> [DESCRIPTION OF THE TASK]: Would you extract the whole listing below and retype it exactly?

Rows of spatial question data
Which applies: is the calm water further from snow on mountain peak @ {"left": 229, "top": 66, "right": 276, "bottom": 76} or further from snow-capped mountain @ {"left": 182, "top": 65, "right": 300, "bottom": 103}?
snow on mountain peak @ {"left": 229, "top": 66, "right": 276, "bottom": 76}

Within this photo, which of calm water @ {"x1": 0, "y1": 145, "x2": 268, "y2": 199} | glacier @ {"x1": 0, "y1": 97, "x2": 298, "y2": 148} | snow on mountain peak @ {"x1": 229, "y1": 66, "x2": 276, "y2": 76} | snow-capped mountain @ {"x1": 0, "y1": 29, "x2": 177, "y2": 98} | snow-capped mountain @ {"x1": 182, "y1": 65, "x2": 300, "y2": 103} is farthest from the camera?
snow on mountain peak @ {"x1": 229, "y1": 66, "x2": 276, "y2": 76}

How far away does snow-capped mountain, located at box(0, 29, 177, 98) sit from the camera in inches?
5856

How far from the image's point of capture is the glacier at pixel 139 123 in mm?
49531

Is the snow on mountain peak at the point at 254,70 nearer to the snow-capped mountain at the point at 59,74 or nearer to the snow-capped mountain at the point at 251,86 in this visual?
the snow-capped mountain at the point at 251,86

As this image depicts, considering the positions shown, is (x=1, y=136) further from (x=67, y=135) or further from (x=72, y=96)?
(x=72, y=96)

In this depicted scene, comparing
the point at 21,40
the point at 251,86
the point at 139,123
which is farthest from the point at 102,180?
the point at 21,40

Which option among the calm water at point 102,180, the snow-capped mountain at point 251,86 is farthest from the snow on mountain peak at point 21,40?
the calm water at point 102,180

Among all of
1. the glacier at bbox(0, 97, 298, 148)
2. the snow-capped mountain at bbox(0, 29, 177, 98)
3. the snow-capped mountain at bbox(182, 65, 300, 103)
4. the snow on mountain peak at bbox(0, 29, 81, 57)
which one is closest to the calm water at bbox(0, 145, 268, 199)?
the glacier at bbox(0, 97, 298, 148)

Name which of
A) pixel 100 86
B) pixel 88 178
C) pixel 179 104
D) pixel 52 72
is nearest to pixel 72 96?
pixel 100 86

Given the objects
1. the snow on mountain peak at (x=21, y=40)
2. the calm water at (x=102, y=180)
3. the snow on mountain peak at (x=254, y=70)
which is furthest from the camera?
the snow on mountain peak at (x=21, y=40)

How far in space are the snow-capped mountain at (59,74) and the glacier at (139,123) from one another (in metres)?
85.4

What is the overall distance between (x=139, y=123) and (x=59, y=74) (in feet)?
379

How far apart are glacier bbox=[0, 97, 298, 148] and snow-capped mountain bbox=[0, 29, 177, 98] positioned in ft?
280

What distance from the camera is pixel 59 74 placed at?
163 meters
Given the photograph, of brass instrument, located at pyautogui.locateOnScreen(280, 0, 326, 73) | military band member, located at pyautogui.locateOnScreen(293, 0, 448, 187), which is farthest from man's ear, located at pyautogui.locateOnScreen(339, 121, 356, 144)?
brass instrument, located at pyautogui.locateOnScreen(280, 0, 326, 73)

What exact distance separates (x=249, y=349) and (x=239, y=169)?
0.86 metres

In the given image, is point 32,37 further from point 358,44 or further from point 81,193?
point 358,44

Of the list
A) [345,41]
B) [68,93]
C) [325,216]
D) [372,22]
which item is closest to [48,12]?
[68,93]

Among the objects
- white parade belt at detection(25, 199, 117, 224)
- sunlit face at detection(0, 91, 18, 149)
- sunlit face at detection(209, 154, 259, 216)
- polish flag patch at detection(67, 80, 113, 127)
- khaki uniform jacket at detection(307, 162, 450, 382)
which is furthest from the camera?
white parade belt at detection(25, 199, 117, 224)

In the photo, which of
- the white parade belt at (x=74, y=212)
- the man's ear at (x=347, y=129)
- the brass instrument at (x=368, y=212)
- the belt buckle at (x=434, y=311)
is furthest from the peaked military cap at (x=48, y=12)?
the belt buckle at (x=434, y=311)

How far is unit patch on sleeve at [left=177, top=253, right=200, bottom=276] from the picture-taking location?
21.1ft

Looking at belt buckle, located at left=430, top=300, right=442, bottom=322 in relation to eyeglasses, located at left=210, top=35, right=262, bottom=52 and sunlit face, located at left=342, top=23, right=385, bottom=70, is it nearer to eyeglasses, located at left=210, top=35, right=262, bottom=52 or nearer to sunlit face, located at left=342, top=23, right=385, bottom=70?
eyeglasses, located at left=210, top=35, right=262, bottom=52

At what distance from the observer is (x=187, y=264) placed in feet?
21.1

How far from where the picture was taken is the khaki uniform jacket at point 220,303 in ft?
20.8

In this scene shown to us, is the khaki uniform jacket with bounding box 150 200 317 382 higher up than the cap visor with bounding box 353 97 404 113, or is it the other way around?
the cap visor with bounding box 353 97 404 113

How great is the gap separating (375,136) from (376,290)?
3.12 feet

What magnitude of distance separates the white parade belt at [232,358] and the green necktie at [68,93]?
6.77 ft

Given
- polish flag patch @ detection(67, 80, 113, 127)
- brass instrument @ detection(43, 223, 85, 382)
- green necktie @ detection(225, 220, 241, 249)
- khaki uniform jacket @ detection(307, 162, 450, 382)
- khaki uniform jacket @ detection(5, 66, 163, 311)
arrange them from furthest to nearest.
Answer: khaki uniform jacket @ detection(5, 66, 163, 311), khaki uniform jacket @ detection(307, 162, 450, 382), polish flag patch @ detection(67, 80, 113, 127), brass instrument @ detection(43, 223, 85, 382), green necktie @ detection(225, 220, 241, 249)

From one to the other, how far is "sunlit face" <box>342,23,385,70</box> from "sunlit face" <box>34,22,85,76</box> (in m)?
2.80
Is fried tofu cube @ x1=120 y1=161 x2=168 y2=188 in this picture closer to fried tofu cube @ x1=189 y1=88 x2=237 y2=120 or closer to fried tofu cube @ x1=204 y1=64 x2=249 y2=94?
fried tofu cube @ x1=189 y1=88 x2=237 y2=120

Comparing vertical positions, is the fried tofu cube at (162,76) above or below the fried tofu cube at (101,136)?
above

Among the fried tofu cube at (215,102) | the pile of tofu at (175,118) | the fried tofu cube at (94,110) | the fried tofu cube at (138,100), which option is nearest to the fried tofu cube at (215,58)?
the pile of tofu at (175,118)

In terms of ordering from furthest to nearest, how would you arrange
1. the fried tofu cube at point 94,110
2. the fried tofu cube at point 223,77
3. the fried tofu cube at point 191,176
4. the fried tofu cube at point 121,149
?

> [EXERCISE ANSWER]:
Which applies: is the calm water further from snow on mountain peak @ {"left": 229, "top": 66, "right": 276, "bottom": 76} or further from snow-capped mountain @ {"left": 182, "top": 65, "right": 300, "bottom": 103}?
snow on mountain peak @ {"left": 229, "top": 66, "right": 276, "bottom": 76}

Within this photo, which of calm water @ {"x1": 0, "y1": 145, "x2": 268, "y2": 199} | glacier @ {"x1": 0, "y1": 97, "x2": 298, "y2": 148} | snow on mountain peak @ {"x1": 229, "y1": 66, "x2": 276, "y2": 76} | snow-capped mountain @ {"x1": 0, "y1": 29, "x2": 177, "y2": 98} | snow-capped mountain @ {"x1": 182, "y1": 65, "x2": 300, "y2": 103} is farthest from the camera?
snow on mountain peak @ {"x1": 229, "y1": 66, "x2": 276, "y2": 76}

How far away does snow-capped mountain, located at box(0, 29, 177, 98) sit from the camera in inches?
5856

How far from the image's point of capture is the glacier at pixel 139 123 in mm?
49531

Is the snow on mountain peak at the point at 254,70 nearer to the snow-capped mountain at the point at 59,74 or nearer to the snow-capped mountain at the point at 251,86 in this visual?
the snow-capped mountain at the point at 251,86

As this image depicts, considering the positions shown, is (x=1, y=136) further from (x=67, y=135) or further from (x=72, y=96)?
(x=72, y=96)

In this depicted scene, comparing
the point at 21,40
the point at 251,86
the point at 139,123
which is farthest from the point at 102,180?
the point at 21,40

Which option among the calm water at point 102,180, the snow-capped mountain at point 251,86 is farthest from the snow on mountain peak at point 21,40?
the calm water at point 102,180

Among all of
1. the glacier at bbox(0, 97, 298, 148)
2. the snow-capped mountain at bbox(0, 29, 177, 98)
3. the snow-capped mountain at bbox(182, 65, 300, 103)
4. the snow on mountain peak at bbox(0, 29, 81, 57)
which one is closest to the calm water at bbox(0, 145, 268, 199)?
the glacier at bbox(0, 97, 298, 148)

Name which of
A) pixel 100 86
B) pixel 88 178
C) pixel 179 104
D) pixel 52 72
is nearest to pixel 72 96?
pixel 100 86

Given the objects
1. the snow on mountain peak at (x=21, y=40)
2. the calm water at (x=102, y=180)
3. the snow on mountain peak at (x=254, y=70)
which is furthest from the camera?
the snow on mountain peak at (x=21, y=40)

How far in space are the snow-capped mountain at (59,74) and the glacier at (139,123) from one another (in metres)?
85.4

What is the overall distance between (x=139, y=123) and (x=59, y=74) (in feet)?
379

How far apart are glacier bbox=[0, 97, 298, 148] and snow-capped mountain bbox=[0, 29, 177, 98] positioned in ft?
280

What distance from the camera is pixel 59 74 placed at?
163 meters
Given the photograph, of brass instrument, located at pyautogui.locateOnScreen(280, 0, 326, 73) | military band member, located at pyautogui.locateOnScreen(293, 0, 448, 187), which is farthest from man's ear, located at pyautogui.locateOnScreen(339, 121, 356, 144)?
brass instrument, located at pyautogui.locateOnScreen(280, 0, 326, 73)

What exact distance separates (x=249, y=349) and (x=239, y=169)?
0.86 metres

In the given image, is point 32,37 further from point 358,44 or further from point 81,193?
point 358,44

Of the list
A) [345,41]
B) [68,93]
C) [325,216]
D) [372,22]
which item is closest to [48,12]?
[68,93]

Among the objects
- white parade belt at detection(25, 199, 117, 224)
- sunlit face at detection(0, 91, 18, 149)
- sunlit face at detection(209, 154, 259, 216)
- polish flag patch at detection(67, 80, 113, 127)
- khaki uniform jacket at detection(307, 162, 450, 382)
which is furthest from the camera?
white parade belt at detection(25, 199, 117, 224)

In the photo, which of
- the white parade belt at (x=74, y=212)
- the man's ear at (x=347, y=129)
- the brass instrument at (x=368, y=212)
- the belt buckle at (x=434, y=311)
is furthest from the peaked military cap at (x=48, y=12)?
the belt buckle at (x=434, y=311)

How far is unit patch on sleeve at [left=177, top=253, right=200, bottom=276] from the picture-taking location?
21.1ft

Looking at belt buckle, located at left=430, top=300, right=442, bottom=322 in relation to eyeglasses, located at left=210, top=35, right=262, bottom=52 and sunlit face, located at left=342, top=23, right=385, bottom=70, is it nearer to eyeglasses, located at left=210, top=35, right=262, bottom=52 or nearer to sunlit face, located at left=342, top=23, right=385, bottom=70?
eyeglasses, located at left=210, top=35, right=262, bottom=52

At what distance from the observer is (x=187, y=264) placed in feet?
21.1

How far from where the picture was taken is the khaki uniform jacket at point 220,303 in ft?
20.8

In this scene shown to us, is the khaki uniform jacket with bounding box 150 200 317 382 higher up than the cap visor with bounding box 353 97 404 113, or is it the other way around?
the cap visor with bounding box 353 97 404 113

How great is the gap separating (375,136) from (376,290)?
3.12 feet

What magnitude of distance separates the white parade belt at [232,358] and the green necktie at [68,93]?
6.77 ft

Given
- polish flag patch @ detection(67, 80, 113, 127)
- brass instrument @ detection(43, 223, 85, 382)
- green necktie @ detection(225, 220, 241, 249)
- khaki uniform jacket @ detection(307, 162, 450, 382)
- khaki uniform jacket @ detection(5, 66, 163, 311)
arrange them from furthest to nearest.
Answer: khaki uniform jacket @ detection(5, 66, 163, 311), khaki uniform jacket @ detection(307, 162, 450, 382), polish flag patch @ detection(67, 80, 113, 127), brass instrument @ detection(43, 223, 85, 382), green necktie @ detection(225, 220, 241, 249)

From one to the other, how far is "sunlit face" <box>342,23,385,70</box> from "sunlit face" <box>34,22,85,76</box> (in m)?
2.80
Is fried tofu cube @ x1=120 y1=161 x2=168 y2=188 in this picture closer to fried tofu cube @ x1=189 y1=88 x2=237 y2=120 or closer to fried tofu cube @ x1=204 y1=64 x2=249 y2=94?
fried tofu cube @ x1=189 y1=88 x2=237 y2=120

Comparing vertical positions, is the fried tofu cube at (162,76) above or below the fried tofu cube at (101,136)?
above

Among the fried tofu cube at (215,102) | the pile of tofu at (175,118) | the fried tofu cube at (94,110) | the fried tofu cube at (138,100), which option is nearest to the fried tofu cube at (215,58)?
the pile of tofu at (175,118)

In terms of ordering from furthest to nearest, how would you arrange
1. the fried tofu cube at point 94,110
2. the fried tofu cube at point 223,77
3. the fried tofu cube at point 191,176
4. the fried tofu cube at point 121,149
?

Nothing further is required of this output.